Fodera guilty on another ASIC charge
Jailed former HIH CFO Dominic Fodera faces up to five more years' imprisonment after pleading guilty to a charge brought by the Australian Securities and Investments Commission (ASIC) in the Supreme Court of NSW.
ASIC alleges Mr Fodera failed to disclose the true nature of contractual arrangements between HIH and Hannover Re in order to obtain a beneficial accounting treatment.
An ASIC spokesman says the maximum penalty applying when the offence occurred in 1999 is $200,000 or five years' imprisonment, or both. Sentencing will take place on October 22.
In June Mr Fodera became the ninth executive to be prosecuted as part of ASIC's investigation into the collapse of HIH, and the eighth to be given a custodial sentence. His three-year sentence was backdated to May 10 2007, with early release after two years on entering into a recognisance.

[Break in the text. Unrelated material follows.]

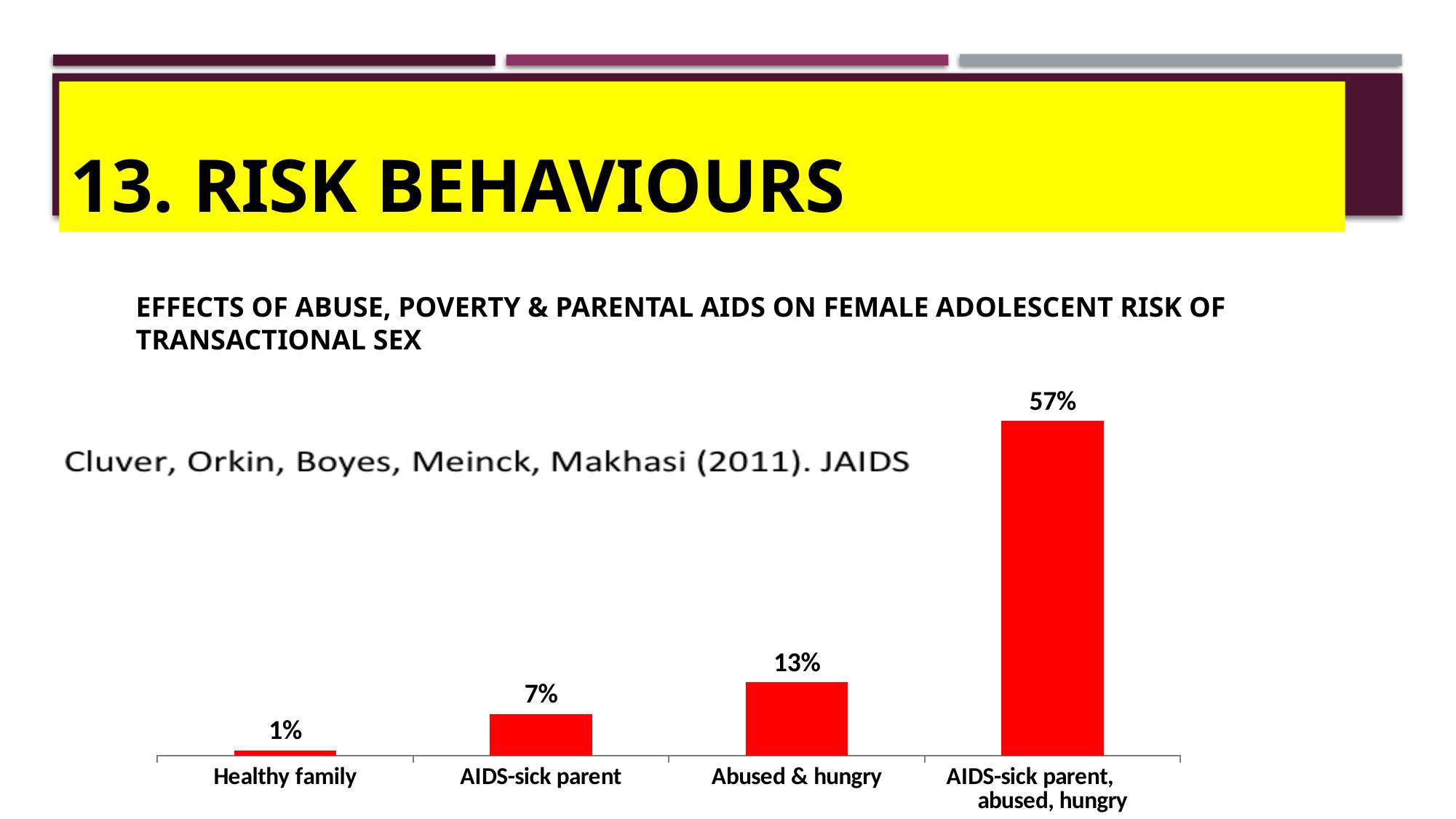
What is the value for Abused & hungry? 13% Do the values rise or fall from left to right along the x axis? Rise How many categories are shown on the chart? 4 Which category has the lowest value? Healthy family What is the value for AIDS-sick parent? 7% Which is larger, the value for AIDS-sick parent or the value for Abused & hungry? Abused & hungry What is the value for AIDS-sick parent, abused, hungry? 57% What is the value for Healthy family? 1% What kind of chart is shown on the slide? Bar chart What is the difference between the values for AIDS-sick parent, abused, hungry and Abused & hungry? 44% Which category has the highest value? AIDS-sick parent, abused, hungry What is the difference between the values for Abused & hungry and AIDS-sick parent? 6%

ASIC still has criminal prosecutions pending against three executives as a result of its investigation into HIH, which collapsed in 2001 with debts of $5.3 billion.
Former HIH Chairman Geoffrey Cohen will stand trial in March next year on a charge of making misleading statements about a joint venture between HIH and Allianz. And the trial of former FAI executives Ashraf Kamha and Daniel Wilkie is due to start in July.